◆ Short task: Could you output each line of the data that follows exactly?

──────────

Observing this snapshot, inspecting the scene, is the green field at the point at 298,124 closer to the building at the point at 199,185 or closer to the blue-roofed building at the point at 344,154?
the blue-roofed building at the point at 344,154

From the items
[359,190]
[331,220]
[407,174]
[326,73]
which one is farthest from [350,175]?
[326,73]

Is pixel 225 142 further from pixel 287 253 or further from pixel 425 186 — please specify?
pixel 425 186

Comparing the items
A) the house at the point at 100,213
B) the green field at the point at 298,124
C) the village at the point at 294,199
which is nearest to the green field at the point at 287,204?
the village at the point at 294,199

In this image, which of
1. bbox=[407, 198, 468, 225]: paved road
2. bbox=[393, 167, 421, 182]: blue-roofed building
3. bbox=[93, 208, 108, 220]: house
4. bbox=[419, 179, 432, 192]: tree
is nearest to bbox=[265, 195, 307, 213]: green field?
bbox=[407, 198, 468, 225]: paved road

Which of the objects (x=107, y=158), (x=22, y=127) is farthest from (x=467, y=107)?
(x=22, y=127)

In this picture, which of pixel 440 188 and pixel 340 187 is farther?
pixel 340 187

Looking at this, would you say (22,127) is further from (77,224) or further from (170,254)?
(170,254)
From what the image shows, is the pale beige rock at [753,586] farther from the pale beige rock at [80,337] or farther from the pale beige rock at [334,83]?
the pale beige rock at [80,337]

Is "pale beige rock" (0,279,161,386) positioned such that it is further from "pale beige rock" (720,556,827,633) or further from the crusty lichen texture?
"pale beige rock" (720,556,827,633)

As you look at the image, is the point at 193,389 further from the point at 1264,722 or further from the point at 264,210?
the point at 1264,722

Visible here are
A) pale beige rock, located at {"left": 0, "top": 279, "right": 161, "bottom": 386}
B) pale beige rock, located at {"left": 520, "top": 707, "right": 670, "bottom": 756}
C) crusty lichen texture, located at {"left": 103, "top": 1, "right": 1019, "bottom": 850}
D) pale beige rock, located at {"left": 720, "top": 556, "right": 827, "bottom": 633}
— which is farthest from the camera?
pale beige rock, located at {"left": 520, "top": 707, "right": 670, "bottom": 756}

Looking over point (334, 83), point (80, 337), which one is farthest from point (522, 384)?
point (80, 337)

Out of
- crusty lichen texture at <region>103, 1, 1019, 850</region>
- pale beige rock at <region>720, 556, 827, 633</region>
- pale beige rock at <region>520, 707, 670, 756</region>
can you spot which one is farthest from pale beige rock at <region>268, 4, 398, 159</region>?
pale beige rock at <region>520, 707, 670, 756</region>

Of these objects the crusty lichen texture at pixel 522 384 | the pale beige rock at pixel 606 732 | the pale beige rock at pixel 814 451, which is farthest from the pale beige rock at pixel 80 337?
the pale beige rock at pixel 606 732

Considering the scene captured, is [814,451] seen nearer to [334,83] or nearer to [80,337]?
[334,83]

──────────

◆ The completed task:
Observing this snapshot, inspecting the scene, is the green field at the point at 298,124 closer to the building at the point at 199,185 or closer to the blue-roofed building at the point at 344,154?
the blue-roofed building at the point at 344,154

From the items
[359,190]
[331,220]
[407,174]
[326,73]
which one is farthest from [350,175]?
[326,73]

Is pixel 225 142 further from pixel 287 253 or further from pixel 425 186 — please specify?
pixel 425 186

Comparing the items
A) the house at the point at 100,213
B) the green field at the point at 298,124
C) the village at the point at 294,199
which is nearest to the green field at the point at 287,204?
the village at the point at 294,199

In this image, which of
1. bbox=[407, 198, 468, 225]: paved road
2. bbox=[393, 167, 421, 182]: blue-roofed building
3. bbox=[93, 208, 108, 220]: house
4. bbox=[419, 179, 432, 192]: tree
is nearest to bbox=[265, 195, 307, 213]: green field?
bbox=[407, 198, 468, 225]: paved road

Which of the objects (x=107, y=158), (x=22, y=127) is farthest from (x=467, y=107)?
(x=22, y=127)

In this picture, which of pixel 440 188 and pixel 340 187 is farther?
pixel 340 187

Looking at this, would you say (22,127) is further from (77,224) or further from (170,254)?
(170,254)
From what the image shows, is the pale beige rock at [753,586] farther from the pale beige rock at [80,337] or farther from the pale beige rock at [334,83]?
the pale beige rock at [80,337]

Is "pale beige rock" (0,279,161,386) positioned such that it is further from "pale beige rock" (720,556,827,633) or further from the crusty lichen texture?
"pale beige rock" (720,556,827,633)

As you look at the image, is the point at 193,389 further from the point at 1264,722 or further from the point at 264,210?
the point at 1264,722

Visible here are
A) pale beige rock, located at {"left": 0, "top": 279, "right": 161, "bottom": 386}
B) pale beige rock, located at {"left": 520, "top": 707, "right": 670, "bottom": 756}
C) crusty lichen texture, located at {"left": 103, "top": 1, "right": 1019, "bottom": 850}
D) pale beige rock, located at {"left": 720, "top": 556, "right": 827, "bottom": 633}
— which is farthest from the camera?
pale beige rock, located at {"left": 520, "top": 707, "right": 670, "bottom": 756}

Looking over point (334, 83), point (80, 337), which one is farthest from point (522, 384)?
point (80, 337)

Out of
- crusty lichen texture at <region>103, 1, 1019, 850</region>
- pale beige rock at <region>720, 556, 827, 633</region>
- pale beige rock at <region>520, 707, 670, 756</region>
can you spot which one is farthest from pale beige rock at <region>268, 4, 398, 159</region>?
pale beige rock at <region>520, 707, 670, 756</region>

Of these objects the crusty lichen texture at pixel 522 384 | the pale beige rock at pixel 606 732 | the pale beige rock at pixel 814 451, which is farthest from the pale beige rock at pixel 80 337?
the pale beige rock at pixel 606 732

Considering the scene captured, is [814,451] seen nearer to [334,83] or nearer to [80,337]?
[334,83]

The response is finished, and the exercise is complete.